By this date, almost half a century from its foundation, the most illustrious phase of the Academy’s long life had already drawn to a close. Cesi’s intense activity as both leader and founder was brusquely interrupted by his death in 1630 at the age of just 45. With Cesi’s premature death, his much-loved Academy was disbanded and became inactive, notwithstanding the generous contributions of Stelluti and Cassiano dal Pozzo who attempted to rescue the priceless patrimony of ideas and materials against this adverse fate.
For more than two centuries, many attempted to renew its prominent name and the memory of this illustrious Roman company of scholars; most important of all, was in the 1800s by the Abbot Scarpellini, with his new Academy called the “Nuovi Lincei” which focused on the study of physics and mathematics. It was only through the decisive efforts of Pope Pius IX who, in 1847 re-established a link to the Lincei founded by Cesi in the 1600s with the creation of the "Pontificia Accademia dei Nuovi Lincei".
The ultimate and definitive restitution was in 1870 through the efforts of Quintino Sella, a statesman and scientist from Piedmont. He affirmed a laic approach to science as the ideal and primary value to be cultivate in the Capital of the new Kingdom of Italy, and in 1874 gave light to the glorious institution which was to bear in its new name, and naturally qualified as "national" and "royal".
In that vibrant and decisive century in the history of Italy, Sella’s new Academy was generally considered as the heir to the Cesian tradition.
Sella's broad and far-sighted vision was to expand the scientific horizons of the Academy from the physical, mathematical and natural sciences—to which the Academy was dedicated in the 1600s—to also include the "moral" or humanistic sciences (history, philology, archaeology, philosophy, economics and law). Its first statutes emanated in 1875, to be followed by others, defined the new composition of its members.

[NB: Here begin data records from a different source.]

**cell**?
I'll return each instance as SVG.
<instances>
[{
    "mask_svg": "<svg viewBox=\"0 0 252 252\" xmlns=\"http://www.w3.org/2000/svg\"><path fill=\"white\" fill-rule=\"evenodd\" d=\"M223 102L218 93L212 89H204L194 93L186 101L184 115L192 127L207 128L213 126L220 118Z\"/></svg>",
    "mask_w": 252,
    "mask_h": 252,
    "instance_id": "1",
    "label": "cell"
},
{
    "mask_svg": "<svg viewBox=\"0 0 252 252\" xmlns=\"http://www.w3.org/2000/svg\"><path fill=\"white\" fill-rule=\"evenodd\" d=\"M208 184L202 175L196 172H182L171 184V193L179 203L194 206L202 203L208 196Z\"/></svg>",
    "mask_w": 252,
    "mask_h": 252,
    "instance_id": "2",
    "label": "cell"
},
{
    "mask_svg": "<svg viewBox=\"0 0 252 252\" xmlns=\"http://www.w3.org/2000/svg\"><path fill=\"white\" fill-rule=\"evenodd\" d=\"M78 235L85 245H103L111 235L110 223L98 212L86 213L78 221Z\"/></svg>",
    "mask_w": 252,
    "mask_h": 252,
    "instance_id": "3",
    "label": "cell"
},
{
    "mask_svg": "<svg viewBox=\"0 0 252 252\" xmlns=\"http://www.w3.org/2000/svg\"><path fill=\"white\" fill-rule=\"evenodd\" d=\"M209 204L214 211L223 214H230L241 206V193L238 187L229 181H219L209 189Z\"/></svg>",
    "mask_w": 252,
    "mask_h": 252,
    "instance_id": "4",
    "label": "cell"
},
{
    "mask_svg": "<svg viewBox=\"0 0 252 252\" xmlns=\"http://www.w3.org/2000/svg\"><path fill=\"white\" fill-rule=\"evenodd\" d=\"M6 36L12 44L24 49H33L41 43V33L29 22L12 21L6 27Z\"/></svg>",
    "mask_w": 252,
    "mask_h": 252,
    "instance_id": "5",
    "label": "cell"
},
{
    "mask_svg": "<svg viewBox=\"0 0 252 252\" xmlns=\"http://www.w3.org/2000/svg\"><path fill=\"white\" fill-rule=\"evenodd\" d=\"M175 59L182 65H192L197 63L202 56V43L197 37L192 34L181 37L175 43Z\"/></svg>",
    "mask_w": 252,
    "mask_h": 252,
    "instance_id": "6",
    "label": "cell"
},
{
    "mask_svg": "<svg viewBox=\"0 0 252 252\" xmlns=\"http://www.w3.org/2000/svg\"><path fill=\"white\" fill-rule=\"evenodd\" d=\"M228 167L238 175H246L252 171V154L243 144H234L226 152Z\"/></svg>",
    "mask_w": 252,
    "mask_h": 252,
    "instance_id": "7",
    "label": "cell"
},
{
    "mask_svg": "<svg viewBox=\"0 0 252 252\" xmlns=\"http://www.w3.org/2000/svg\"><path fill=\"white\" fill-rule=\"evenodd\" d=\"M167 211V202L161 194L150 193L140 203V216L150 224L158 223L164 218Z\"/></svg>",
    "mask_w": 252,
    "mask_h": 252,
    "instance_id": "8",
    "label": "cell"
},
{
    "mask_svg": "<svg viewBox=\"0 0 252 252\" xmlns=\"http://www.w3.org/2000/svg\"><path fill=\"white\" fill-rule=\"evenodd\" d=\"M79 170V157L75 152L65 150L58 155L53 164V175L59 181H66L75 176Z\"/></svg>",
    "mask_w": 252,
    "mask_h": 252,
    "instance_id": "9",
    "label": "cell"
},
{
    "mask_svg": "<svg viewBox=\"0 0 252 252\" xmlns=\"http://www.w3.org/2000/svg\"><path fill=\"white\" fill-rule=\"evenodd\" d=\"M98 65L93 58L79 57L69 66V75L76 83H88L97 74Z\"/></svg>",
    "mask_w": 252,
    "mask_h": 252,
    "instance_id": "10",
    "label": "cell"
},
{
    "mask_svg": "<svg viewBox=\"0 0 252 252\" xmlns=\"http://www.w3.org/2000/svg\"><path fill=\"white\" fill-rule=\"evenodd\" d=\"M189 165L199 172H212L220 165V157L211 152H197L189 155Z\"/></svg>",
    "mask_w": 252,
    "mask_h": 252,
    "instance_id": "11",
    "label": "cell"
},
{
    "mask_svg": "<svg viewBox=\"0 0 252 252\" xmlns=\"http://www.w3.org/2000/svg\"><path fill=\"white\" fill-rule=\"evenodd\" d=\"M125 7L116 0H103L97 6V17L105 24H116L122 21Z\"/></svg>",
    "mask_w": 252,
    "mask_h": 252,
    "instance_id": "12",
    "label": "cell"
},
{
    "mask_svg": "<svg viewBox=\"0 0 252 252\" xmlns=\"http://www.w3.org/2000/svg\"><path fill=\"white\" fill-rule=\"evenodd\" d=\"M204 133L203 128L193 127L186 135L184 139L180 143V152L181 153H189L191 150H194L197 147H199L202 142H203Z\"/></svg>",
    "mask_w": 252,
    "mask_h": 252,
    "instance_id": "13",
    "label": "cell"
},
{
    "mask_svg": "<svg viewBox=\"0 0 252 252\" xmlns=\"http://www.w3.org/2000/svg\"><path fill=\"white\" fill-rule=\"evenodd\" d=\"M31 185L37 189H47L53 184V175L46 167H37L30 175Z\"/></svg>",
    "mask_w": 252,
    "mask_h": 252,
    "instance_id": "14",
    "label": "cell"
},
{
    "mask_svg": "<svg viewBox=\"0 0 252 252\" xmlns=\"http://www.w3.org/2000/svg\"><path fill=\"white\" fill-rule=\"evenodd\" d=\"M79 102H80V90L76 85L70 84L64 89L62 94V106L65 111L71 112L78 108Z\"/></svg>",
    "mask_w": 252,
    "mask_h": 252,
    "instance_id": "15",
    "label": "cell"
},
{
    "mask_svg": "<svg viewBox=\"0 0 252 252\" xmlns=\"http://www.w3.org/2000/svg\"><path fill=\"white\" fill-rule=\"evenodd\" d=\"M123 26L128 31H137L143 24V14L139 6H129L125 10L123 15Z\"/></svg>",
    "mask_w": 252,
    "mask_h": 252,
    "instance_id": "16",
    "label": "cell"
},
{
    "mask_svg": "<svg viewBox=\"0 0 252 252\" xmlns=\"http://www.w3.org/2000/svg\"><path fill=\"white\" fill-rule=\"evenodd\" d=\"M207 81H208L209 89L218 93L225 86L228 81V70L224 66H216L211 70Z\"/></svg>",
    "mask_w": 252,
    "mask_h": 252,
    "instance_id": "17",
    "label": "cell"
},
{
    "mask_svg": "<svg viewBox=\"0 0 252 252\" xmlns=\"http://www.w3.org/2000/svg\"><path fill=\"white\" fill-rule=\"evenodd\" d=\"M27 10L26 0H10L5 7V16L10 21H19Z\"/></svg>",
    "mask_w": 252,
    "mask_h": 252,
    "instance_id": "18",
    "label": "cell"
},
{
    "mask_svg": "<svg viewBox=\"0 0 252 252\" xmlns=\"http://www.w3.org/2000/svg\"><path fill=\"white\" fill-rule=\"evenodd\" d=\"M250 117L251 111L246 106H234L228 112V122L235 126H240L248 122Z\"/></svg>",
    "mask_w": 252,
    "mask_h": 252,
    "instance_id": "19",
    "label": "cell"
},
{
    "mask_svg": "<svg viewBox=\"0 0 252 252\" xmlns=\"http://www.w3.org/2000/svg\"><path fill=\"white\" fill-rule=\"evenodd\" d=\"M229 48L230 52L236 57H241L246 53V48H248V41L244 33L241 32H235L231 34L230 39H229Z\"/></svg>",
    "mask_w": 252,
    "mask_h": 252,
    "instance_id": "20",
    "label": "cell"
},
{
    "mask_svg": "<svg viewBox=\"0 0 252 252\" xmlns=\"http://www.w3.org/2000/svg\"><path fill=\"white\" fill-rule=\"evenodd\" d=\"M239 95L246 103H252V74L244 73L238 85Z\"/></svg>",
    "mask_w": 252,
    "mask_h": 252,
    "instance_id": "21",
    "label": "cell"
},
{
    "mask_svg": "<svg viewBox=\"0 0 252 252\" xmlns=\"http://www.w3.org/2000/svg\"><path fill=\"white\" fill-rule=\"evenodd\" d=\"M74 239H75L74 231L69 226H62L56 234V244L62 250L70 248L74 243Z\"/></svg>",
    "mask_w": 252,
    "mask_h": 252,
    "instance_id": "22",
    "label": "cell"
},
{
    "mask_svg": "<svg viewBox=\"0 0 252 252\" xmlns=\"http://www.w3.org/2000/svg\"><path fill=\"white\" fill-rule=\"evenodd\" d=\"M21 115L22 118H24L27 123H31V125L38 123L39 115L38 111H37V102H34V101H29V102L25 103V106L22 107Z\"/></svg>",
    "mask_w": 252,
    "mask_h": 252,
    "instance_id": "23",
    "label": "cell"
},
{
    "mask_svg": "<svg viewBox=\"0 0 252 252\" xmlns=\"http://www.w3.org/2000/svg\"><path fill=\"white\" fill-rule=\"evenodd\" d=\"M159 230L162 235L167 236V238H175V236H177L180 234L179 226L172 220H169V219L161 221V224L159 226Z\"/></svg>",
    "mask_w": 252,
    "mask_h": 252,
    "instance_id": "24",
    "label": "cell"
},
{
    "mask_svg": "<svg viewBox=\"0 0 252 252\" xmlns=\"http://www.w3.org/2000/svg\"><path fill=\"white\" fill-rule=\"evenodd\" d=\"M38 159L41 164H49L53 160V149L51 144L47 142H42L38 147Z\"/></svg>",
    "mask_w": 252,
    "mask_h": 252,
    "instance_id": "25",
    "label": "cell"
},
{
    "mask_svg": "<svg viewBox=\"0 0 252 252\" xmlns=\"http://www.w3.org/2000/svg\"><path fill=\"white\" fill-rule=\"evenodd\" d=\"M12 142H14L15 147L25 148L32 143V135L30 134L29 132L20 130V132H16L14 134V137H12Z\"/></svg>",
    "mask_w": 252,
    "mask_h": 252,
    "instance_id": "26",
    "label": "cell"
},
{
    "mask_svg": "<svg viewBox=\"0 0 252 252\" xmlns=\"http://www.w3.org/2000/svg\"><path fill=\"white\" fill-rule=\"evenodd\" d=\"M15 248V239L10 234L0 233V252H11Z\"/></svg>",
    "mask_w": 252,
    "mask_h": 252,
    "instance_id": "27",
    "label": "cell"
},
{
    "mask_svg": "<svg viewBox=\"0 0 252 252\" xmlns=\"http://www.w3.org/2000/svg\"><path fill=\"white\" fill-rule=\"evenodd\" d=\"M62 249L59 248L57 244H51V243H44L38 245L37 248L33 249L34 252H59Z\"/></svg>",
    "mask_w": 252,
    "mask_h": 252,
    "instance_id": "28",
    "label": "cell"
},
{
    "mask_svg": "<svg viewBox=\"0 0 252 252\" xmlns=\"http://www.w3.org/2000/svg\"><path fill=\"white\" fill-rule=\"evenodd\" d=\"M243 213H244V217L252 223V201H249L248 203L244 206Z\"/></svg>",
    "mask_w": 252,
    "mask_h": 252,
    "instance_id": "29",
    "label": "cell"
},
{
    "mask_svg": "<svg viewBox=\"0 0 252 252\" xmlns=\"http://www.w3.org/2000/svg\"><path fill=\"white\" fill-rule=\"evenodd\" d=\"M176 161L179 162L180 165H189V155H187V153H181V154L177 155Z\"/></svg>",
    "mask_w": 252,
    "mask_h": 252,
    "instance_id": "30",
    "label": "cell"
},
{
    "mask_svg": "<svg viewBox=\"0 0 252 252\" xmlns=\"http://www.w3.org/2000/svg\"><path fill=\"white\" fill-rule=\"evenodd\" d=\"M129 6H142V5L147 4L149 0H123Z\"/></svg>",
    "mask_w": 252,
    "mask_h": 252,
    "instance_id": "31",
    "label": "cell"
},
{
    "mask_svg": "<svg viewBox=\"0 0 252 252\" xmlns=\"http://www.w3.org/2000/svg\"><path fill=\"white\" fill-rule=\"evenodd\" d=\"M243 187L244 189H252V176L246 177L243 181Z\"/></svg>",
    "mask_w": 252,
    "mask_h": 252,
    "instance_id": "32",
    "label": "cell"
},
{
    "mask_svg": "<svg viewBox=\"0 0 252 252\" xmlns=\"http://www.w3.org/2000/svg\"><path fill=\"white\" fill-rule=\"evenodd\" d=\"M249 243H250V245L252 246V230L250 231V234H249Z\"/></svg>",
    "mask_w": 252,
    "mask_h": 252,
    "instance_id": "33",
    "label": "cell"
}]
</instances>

Through Sella’s restoration efforts, the Accademia Nazionale dei Lincei is now made up of two classes, one for the physical sciences and the other for the moral sciences or humanities. Its current statutes foresee a maximum of 90 Italian members for each class and the same number of foreign members and corresponding members who are co-opted annually. Under this new composition which leaves the initial organisation more or less untouched, the Academy has continued its work for over a century in this new reincarnation representing one of the most antique and prestigious heritages of European and international scientific research. Illustrious members from Righi and Pacinotti to Fermi, Pasteur to Röntgen and Einstein, from Mommsen and Wilamowitz to Comparetti, Croce and Gentile, all Olympians of scientific research of their time, have filled its annals and the halls of the prestigious Roman Palazzo Corsini alla Lungara, built in the 1700s, which thanks to the efforts of Sella was assigned by the then Kingdom of Italy as the official seat of the Academy. But during the 1900s, the events of that same nation were also to echo through the corridors of this peaceful seat of science.
The Accademia dei Lincei founded by Cesi was inspired by a spirit of free and liberal modern inquiry combined with "divine love"—in the words of its founder—with an open and inquiring rather than dogmatic approach to religion. Sella’s resurrected Academy was the lay and liberal child of the Italian Risorgimento.